* [GIVEN PROBLEM]
Reproduce the data below word for word, keeping every line and line break unchanged.

* [ITEMS]

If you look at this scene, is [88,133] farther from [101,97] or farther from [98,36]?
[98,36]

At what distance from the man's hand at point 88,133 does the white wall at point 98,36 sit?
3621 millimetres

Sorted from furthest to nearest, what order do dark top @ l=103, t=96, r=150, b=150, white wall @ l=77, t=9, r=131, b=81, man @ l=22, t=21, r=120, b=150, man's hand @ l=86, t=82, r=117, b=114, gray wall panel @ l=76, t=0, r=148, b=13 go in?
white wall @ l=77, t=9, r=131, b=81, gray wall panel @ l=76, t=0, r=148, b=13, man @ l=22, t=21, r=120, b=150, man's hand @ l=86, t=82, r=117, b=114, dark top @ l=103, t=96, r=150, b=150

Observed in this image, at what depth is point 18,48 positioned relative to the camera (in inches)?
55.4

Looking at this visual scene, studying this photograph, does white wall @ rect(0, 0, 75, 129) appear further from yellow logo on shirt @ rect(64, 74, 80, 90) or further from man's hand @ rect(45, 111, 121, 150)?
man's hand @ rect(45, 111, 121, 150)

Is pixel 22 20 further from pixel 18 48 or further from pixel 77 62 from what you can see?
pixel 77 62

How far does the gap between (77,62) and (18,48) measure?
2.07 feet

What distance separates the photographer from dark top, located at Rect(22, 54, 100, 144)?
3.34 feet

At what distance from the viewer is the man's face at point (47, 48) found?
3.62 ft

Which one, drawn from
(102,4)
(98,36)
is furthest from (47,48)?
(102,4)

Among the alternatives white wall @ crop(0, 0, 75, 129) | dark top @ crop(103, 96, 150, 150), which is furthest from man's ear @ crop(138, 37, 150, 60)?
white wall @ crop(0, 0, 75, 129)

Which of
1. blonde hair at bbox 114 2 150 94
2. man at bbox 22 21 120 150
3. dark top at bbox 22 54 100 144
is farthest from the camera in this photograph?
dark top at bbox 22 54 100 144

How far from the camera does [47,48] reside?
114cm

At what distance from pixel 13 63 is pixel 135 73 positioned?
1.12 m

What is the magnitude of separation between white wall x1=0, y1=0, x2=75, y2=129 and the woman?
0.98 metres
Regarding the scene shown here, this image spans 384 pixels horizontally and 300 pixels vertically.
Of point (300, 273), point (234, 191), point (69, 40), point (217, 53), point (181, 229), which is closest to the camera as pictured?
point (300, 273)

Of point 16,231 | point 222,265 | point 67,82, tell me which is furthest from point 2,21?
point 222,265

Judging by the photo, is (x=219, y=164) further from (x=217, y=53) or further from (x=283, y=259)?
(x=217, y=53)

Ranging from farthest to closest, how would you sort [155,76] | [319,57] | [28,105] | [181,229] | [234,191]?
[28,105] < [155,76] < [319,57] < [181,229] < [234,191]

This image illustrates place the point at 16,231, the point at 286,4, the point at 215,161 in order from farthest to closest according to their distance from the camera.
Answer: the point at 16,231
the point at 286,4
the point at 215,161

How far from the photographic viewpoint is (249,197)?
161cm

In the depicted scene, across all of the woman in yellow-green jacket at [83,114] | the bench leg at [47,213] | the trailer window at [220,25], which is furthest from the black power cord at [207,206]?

* [ANSWER TO THIS EXERCISE]
If you look at this scene, is [88,133] farther from [101,97] or farther from [98,36]?
[98,36]

At what distance from the man's hand at point 88,133 does the white wall at point 98,36 sit?
3621 millimetres

Sorted from furthest to nearest, what order do dark top @ l=103, t=96, r=150, b=150, white wall @ l=77, t=9, r=131, b=81, man @ l=22, t=21, r=120, b=150, man's hand @ l=86, t=82, r=117, b=114, gray wall panel @ l=76, t=0, r=148, b=13 go in?
white wall @ l=77, t=9, r=131, b=81, gray wall panel @ l=76, t=0, r=148, b=13, man @ l=22, t=21, r=120, b=150, man's hand @ l=86, t=82, r=117, b=114, dark top @ l=103, t=96, r=150, b=150

Observed in this image, at what depth is point 18,48 positioned relative to the camera (in inches)?
55.4

Looking at this visual scene, studying this photograph, does white wall @ rect(0, 0, 75, 129) appear further from yellow logo on shirt @ rect(64, 74, 80, 90) or further from man's hand @ rect(45, 111, 121, 150)?
man's hand @ rect(45, 111, 121, 150)

Is pixel 22 20 further from pixel 18 48 or further from pixel 77 62 from what you can see?
pixel 77 62

How far does the gap between (77,62) and (18,48) measure?
2.07 feet

What distance separates the photographer from dark top, located at Rect(22, 54, 100, 144)?
3.34 feet

At what distance from the viewer is the man's face at point (47, 48) found?
3.62 ft

Which one, drawn from
(102,4)
(98,36)
is furthest from (47,48)?
(102,4)

Among the alternatives white wall @ crop(0, 0, 75, 129) | dark top @ crop(103, 96, 150, 150), which is furthest from man's ear @ crop(138, 37, 150, 60)?
white wall @ crop(0, 0, 75, 129)

Which of
1. blonde hair at bbox 114 2 150 94
2. man at bbox 22 21 120 150
3. dark top at bbox 22 54 100 144
is farthest from the camera in this photograph?
dark top at bbox 22 54 100 144

How far from the camera does [47,48] reside?
114cm

At what distance from pixel 13 63 is pixel 135 73 positioned?
1.12 m

What is the magnitude of separation between white wall x1=0, y1=0, x2=75, y2=129 and the woman?
0.98 metres
Regarding the scene shown here, this image spans 384 pixels horizontally and 300 pixels vertically.
Of point (300, 273), point (234, 191), point (69, 40), point (217, 53), point (181, 229), which is closest to the camera as pictured?
point (300, 273)

Of point 16,231 | point 222,265 | point 67,82, tell me which is furthest from point 2,21?
point 222,265

Judging by the photo, is (x=219, y=164) further from (x=217, y=53) or further from (x=283, y=259)?
(x=217, y=53)

Ranging from farthest to closest, how would you sort [155,76] | [319,57] | [28,105] | [181,229] | [234,191]?
[28,105] < [155,76] < [319,57] < [181,229] < [234,191]

This image illustrates place the point at 16,231, the point at 286,4, the point at 215,161 in order from farthest to closest according to their distance from the camera.
Answer: the point at 16,231
the point at 286,4
the point at 215,161

How far from the photographic viewpoint is (249,197)?
161cm

In the depicted scene, across all of the woman in yellow-green jacket at [83,114] | the bench leg at [47,213] | the trailer window at [220,25], which is furthest from the black power cord at [207,206]?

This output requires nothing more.